To further research, scholarship, education, and outreach related to genocide and other world challenges, CGHR publishes the "Genocide, Political Violence, and Human Rights" book series in partnership with Rutgers University Press and an on-line e-zine, The Rutgers Humanist. In addition, the Center holds seminars and conferences that result in related books, articles, policy papers, and special journal issues.

Genocide, Political Violence, Human Rights Book Series[edit]

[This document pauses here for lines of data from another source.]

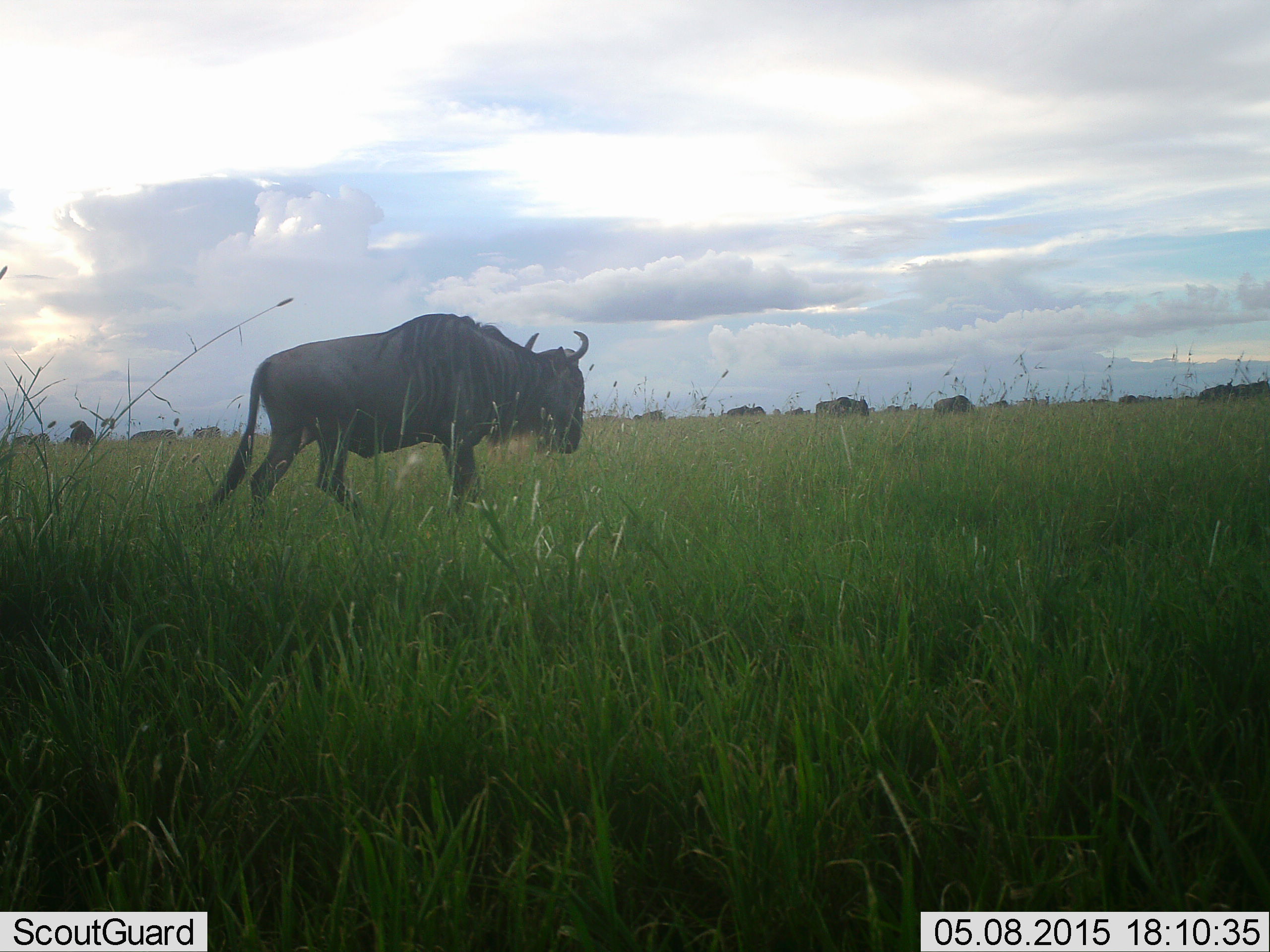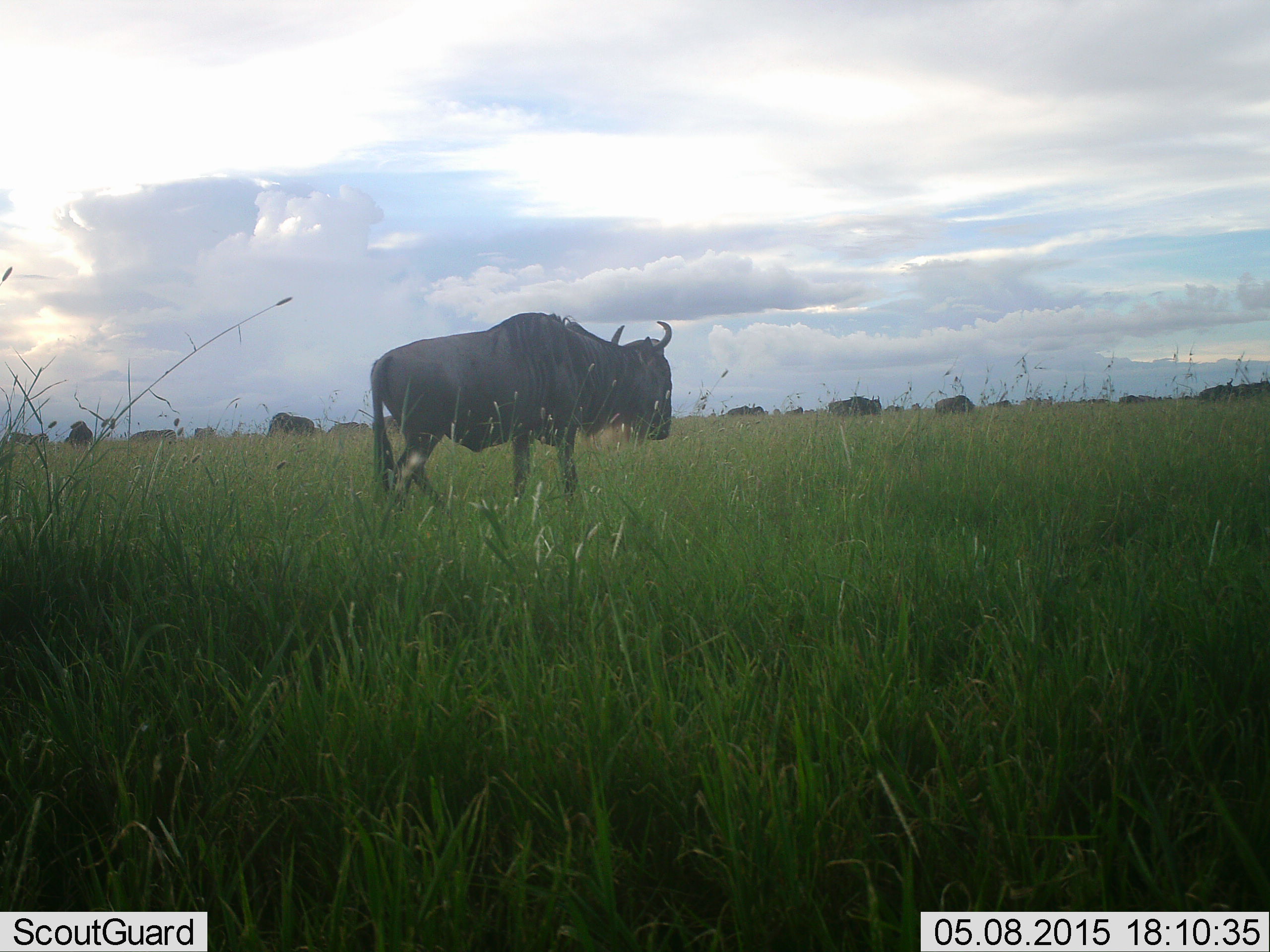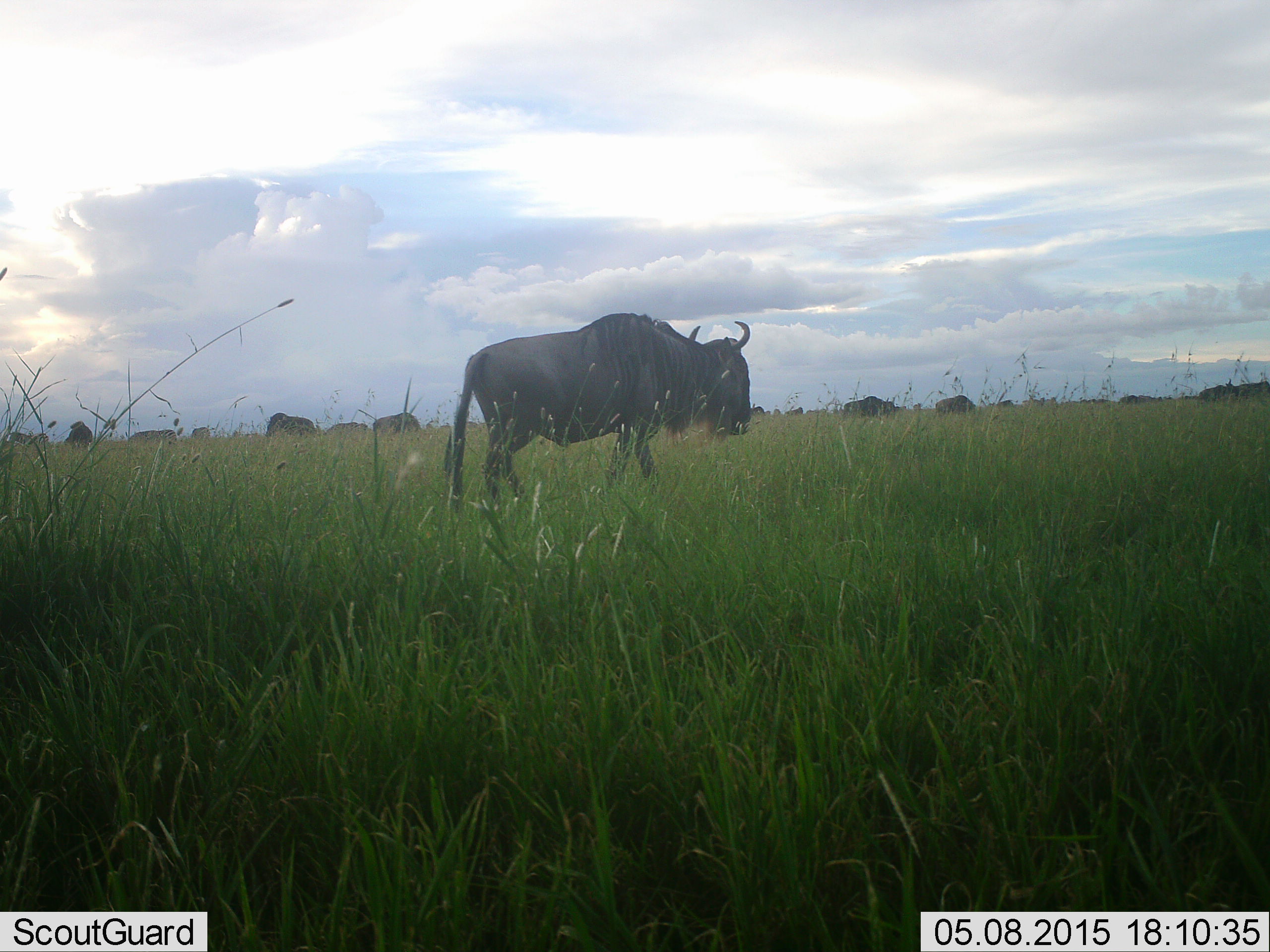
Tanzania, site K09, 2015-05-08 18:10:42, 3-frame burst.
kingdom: Animalia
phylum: Chordata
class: Mammalia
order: Artiodactyla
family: Bovidae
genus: Connochaetes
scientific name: Connochaetes taurinus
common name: blue wildebeest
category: wildebeest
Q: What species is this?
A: Wildebeest (blue wildebeest) (Connochaetes taurinus).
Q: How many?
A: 11-50.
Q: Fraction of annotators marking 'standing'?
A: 30%.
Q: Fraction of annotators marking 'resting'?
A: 0%.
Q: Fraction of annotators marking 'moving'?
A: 70%.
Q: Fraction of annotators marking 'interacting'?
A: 0%.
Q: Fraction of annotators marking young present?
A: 0%.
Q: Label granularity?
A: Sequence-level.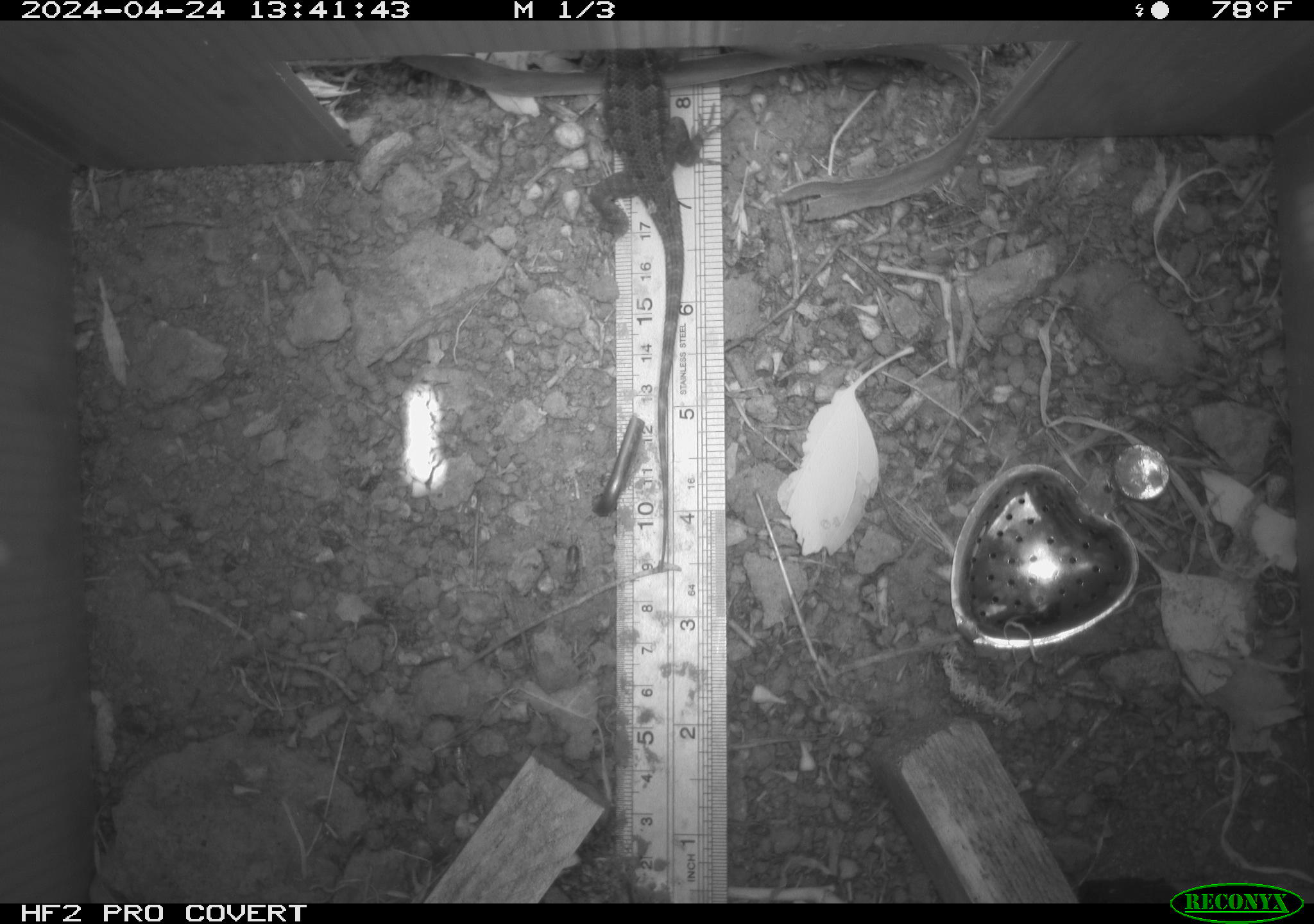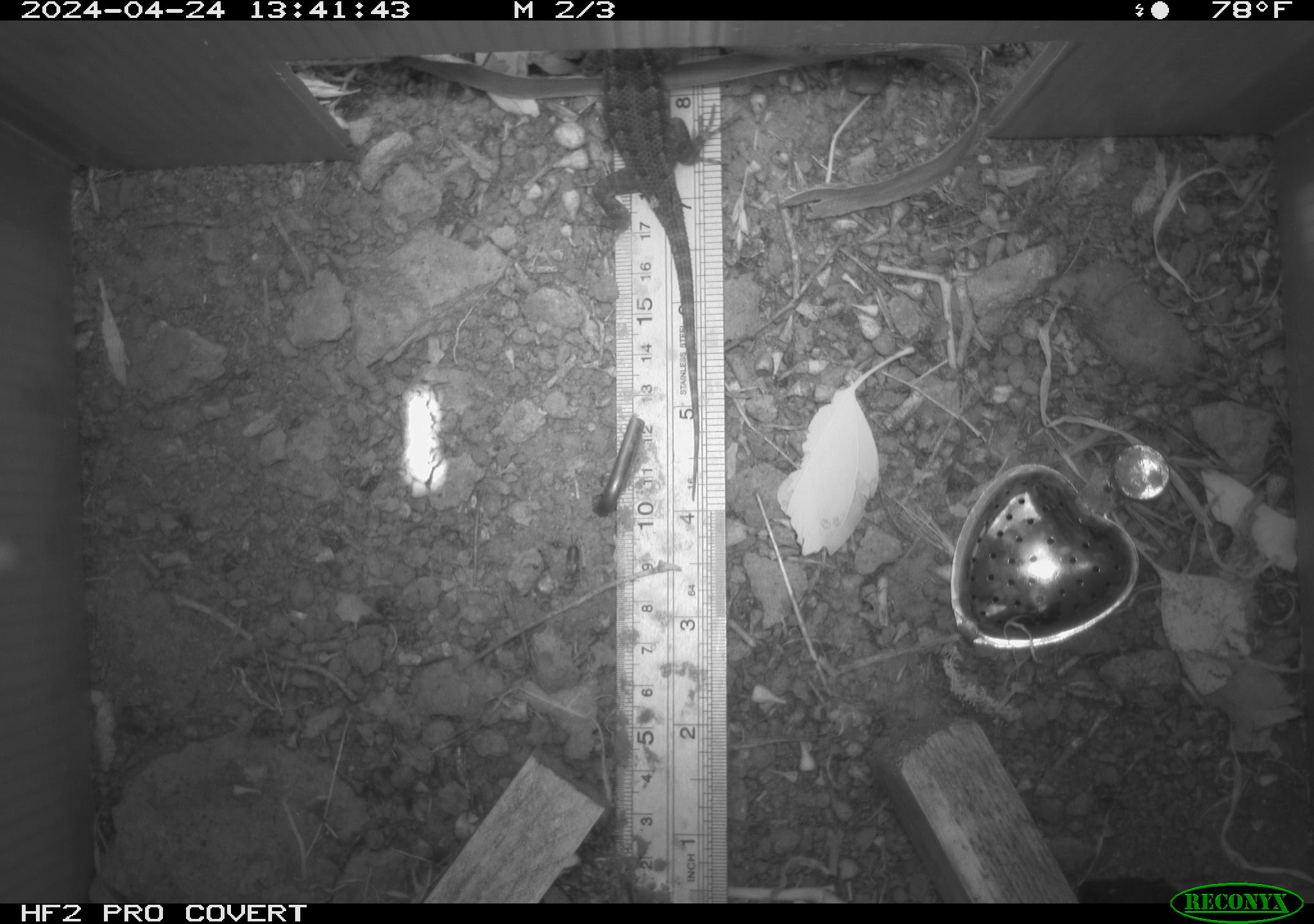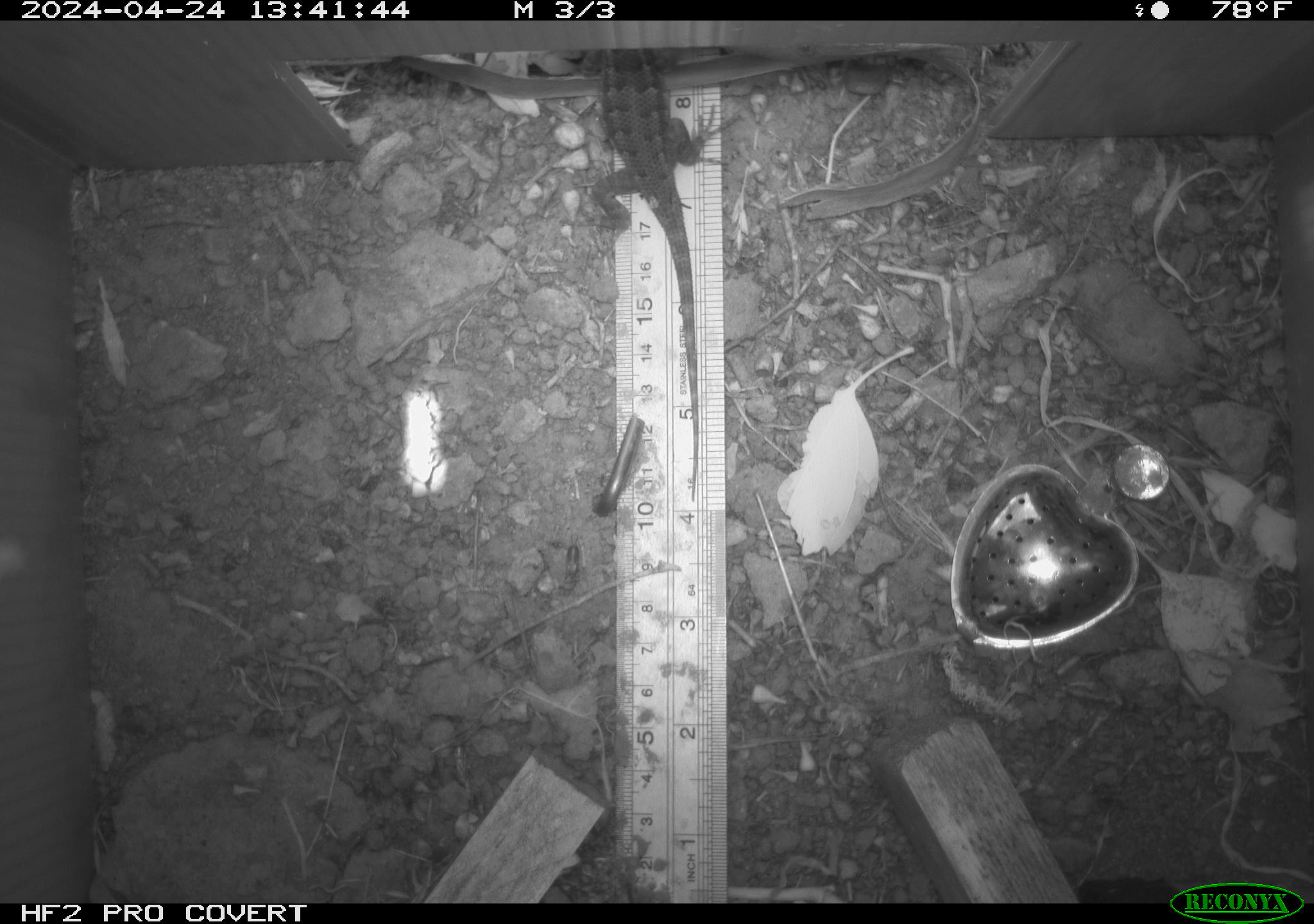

As we enter the 21st century, genocide, war, crimes against humanity, and forms of mass atrocity constitute one of the greatest challenges that confront us. CGHR's Rutgers University Press Series,"Genocide, Political Violence, Human Rights," publishes cutting-edge scholarship from across the disciplines that enhance our understanding of such large-scale human rights violations and the principles and mechanisms that seek to prevent them, protect the vulnerable, and help victims recover.

This series, a partnership between Rutgers University Press and CGHR, is breaking new ground not just by publishing outstanding new titles related to its topical focus but also in working to help facilitate translation when appropriate. [21]

The Rutgers Humanist[edit]

The Rutgers Humanist is a student magazine dedicated to examining both domestic and international human rights issues. Through a combination of essays, reportage and opinion pieces, students explore topics ranging from artistic responses to tragedy, to transitional justice, to the effects of globalization on developing countries. Published biannually by CGHR, The Humanist occasionally produces special issues on pressing global topics and appears both online and in print.

Associate Director Nela Navarro and publisher Elena Lesley coordinate the magazine, and different Rutgers undergraduates serve as Editors-in-Chief for each edition. The first issue was published in Spring 2011 and was edited by Rohini Chandra and Feraan Mohamed. [22]

CGHR-Related Publications[edit]

Alexander Hinton, Thomas LaPointe, and Douglas Irvin-Erickson, co-editors, Hidden Genocides: Power, Knowledge, Memory. Rutgers University Press, 2014.

Genese Sodikoff, ed., The Anthropology of Extinction: Essays on Culture and Species Death. Bloomington: Indiana University Press.

Arthur Romano, Peace Education booklet. Newark, NJ: Paul Robeson Gallery.

Daniel Veneciano and Alex Hinton, eds. Night of the Khmer Rouge: Genocide and Justice in Cambodia. Newark, NJ: Paul Robeson Gallery, 2007.